**Goal**. Rewrite the lines below as a JSON list of strings, with one string per line and any blank lines omitted.

**Dataset content**.
— START —

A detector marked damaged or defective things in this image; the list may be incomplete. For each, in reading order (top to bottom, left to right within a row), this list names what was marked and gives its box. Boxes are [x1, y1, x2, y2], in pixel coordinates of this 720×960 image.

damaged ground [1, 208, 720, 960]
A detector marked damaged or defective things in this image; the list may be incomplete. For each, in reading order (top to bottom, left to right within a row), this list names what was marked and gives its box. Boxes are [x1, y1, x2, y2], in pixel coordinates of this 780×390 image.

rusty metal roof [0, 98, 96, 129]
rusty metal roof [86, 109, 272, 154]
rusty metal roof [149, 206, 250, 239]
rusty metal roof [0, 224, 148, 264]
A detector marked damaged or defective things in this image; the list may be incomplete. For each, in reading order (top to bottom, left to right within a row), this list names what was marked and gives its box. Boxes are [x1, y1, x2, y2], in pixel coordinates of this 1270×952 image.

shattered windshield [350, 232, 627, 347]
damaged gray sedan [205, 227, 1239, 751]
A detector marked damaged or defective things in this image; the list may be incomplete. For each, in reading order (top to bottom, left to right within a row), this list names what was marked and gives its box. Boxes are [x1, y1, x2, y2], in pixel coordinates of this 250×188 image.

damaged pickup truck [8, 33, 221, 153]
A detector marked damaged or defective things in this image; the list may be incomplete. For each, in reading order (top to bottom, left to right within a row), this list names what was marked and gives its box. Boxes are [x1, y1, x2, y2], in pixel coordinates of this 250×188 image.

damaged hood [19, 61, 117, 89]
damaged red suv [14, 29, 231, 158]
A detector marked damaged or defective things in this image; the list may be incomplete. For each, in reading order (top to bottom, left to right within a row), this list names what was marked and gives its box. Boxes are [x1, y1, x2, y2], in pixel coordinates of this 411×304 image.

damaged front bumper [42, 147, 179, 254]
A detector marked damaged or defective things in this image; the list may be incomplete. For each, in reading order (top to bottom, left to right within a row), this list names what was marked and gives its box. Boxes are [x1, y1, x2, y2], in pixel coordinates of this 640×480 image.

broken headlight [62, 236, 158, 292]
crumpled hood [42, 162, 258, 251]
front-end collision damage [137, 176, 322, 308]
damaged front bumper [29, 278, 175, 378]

— END —

**Exercise output**.
[
  "A detector marked damaged or defective things in this image; the list may be incomplete. For each, in reading order (top to bottom, left to right within a row), this list names what was marked and gives its box. Boxes are [x1, y1, x2, y2], in pixel coordinates of this 720×960 image.",
  "damaged ground [1, 208, 720, 960]",
  "A detector marked damaged or defective things in this image; the list may be incomplete. For each, in reading order (top to bottom, left to right within a row), this list names what was marked and gives its box. Boxes are [x1, y1, x2, y2], in pixel coordinates of this 780×390 image.",
  "rusty metal roof [0, 98, 96, 129]",
  "rusty metal roof [86, 109, 272, 154]",
  "rusty metal roof [149, 206, 250, 239]",
  "rusty metal roof [0, 224, 148, 264]",
  "A detector marked damaged or defective things in this image; the list may be incomplete. For each, in reading order (top to bottom, left to right within a row), this list names what was marked and gives its box. Boxes are [x1, y1, x2, y2], in pixel coordinates of this 1270×952 image.",
  "shattered windshield [350, 232, 627, 347]",
  "damaged gray sedan [205, 227, 1239, 751]",
  "A detector marked damaged or defective things in this image; the list may be incomplete. For each, in reading order (top to bottom, left to right within a row), this list names what was marked and gives its box. Boxes are [x1, y1, x2, y2], in pixel coordinates of this 250×188 image.",
  "damaged pickup truck [8, 33, 221, 153]",
  "A detector marked damaged or defective things in this image; the list may be incomplete. For each, in reading order (top to bottom, left to right within a row), this list names what was marked and gives its box. Boxes are [x1, y1, x2, y2], in pixel coordinates of this 250×188 image.",
  "damaged hood [19, 61, 117, 89]",
  "damaged red suv [14, 29, 231, 158]",
  "A detector marked damaged or defective things in this image; the list may be incomplete. For each, in reading order (top to bottom, left to right within a row), this list names what was marked and gives its box. Boxes are [x1, y1, x2, y2], in pixel coordinates of this 411×304 image.",
  "damaged front bumper [42, 147, 179, 254]",
  "A detector marked damaged or defective things in this image; the list may be incomplete. For each, in reading order (top to bottom, left to right within a row), this list names what was marked and gives its box. Boxes are [x1, y1, x2, y2], in pixel coordinates of this 640×480 image.",
  "broken headlight [62, 236, 158, 292]",
  "crumpled hood [42, 162, 258, 251]",
  "front-end collision damage [137, 176, 322, 308]",
  "damaged front bumper [29, 278, 175, 378]"
]